WORK TASK. Copy verbatim the block of lines in the entries below whose first line contains "Bords De Marne" and whose last line contains "donkeys and elephants". Leave out all other lines.

+ + + + + + +

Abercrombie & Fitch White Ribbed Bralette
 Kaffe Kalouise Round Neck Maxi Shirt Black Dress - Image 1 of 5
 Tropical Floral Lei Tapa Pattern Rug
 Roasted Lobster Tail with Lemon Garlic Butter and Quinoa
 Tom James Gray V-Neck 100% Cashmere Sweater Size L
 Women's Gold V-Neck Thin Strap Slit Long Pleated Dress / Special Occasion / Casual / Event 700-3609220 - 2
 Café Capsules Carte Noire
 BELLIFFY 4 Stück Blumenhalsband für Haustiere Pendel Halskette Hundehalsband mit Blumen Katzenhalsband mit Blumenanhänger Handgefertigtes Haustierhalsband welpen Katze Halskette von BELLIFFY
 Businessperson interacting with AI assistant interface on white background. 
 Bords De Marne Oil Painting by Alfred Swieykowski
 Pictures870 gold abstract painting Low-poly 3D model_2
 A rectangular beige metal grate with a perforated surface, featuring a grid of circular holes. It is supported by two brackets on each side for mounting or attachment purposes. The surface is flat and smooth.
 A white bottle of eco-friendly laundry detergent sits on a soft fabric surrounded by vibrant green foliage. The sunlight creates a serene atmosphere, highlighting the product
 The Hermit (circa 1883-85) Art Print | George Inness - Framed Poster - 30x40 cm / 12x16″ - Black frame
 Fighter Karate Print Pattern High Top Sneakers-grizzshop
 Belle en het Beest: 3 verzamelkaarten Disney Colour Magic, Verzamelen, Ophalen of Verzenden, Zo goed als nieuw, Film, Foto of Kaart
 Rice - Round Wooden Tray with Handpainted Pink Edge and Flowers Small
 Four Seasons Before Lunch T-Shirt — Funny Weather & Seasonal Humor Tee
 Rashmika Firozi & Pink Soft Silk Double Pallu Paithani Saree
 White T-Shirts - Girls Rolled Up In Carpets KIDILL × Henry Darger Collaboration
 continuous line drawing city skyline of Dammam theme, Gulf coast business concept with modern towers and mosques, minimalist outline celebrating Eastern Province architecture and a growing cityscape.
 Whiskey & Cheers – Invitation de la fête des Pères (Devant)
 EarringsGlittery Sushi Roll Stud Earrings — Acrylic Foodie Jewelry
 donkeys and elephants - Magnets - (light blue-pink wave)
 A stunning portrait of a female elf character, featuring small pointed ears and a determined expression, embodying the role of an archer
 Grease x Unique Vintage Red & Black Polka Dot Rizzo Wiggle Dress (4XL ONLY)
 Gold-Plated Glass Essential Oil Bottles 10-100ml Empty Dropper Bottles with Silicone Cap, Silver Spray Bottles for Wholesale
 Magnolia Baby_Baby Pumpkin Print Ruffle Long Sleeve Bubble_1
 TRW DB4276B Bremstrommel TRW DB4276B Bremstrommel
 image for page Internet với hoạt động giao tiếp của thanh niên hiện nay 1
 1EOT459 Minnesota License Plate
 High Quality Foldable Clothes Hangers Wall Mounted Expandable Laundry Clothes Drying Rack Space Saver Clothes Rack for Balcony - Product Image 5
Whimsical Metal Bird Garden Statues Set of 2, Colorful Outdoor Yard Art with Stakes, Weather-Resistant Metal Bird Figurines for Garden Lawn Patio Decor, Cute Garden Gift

+ + + + + + +

YOUR SOLUTION.
 Bords De Marne Oil Painting by Alfred Swieykowski
 Pictures870 gold abstract painting Low-poly 3D model_2
 A rectangular beige metal grate with a perforated surface, featuring a grid of circular holes. It is supported by two brackets on each side for mounting or attachment purposes. The surface is flat and smooth.
 A white bottle of eco-friendly laundry detergent sits on a soft fabric surrounded by vibrant green foliage. The sunlight creates a serene atmosphere, highlighting the product
 The Hermit (circa 1883-85) Art Print | George Inness - Framed Poster - 30x40 cm / 12x16″ - Black frame
 Fighter Karate Print Pattern High Top Sneakers-grizzshop
 Belle en het Beest: 3 verzamelkaarten Disney Colour Magic, Verzamelen, Ophalen of Verzenden, Zo goed als nieuw, Film, Foto of Kaart
 Rice - Round Wooden Tray with Handpainted Pink Edge and Flowers Small
 Four Seasons Before Lunch T-Shirt — Funny Weather & Seasonal Humor Tee
 Rashmika Firozi & Pink Soft Silk Double Pallu Paithani Saree
 White T-Shirts - Girls Rolled Up In Carpets KIDILL × Henry Darger Collaboration
 continuous line drawing city skyline of Dammam theme, Gulf coast business concept with modern towers and mosques, minimalist outline celebrating Eastern Province architecture and a growing cityscape.
 Whiskey & Cheers – Invitation de la fête des Pères (Devant)
 EarringsGlittery Sushi Roll Stud Earrings — Acrylic Foodie Jewelry
 donkeys and elephants - Magnets - (light blue-pink wave)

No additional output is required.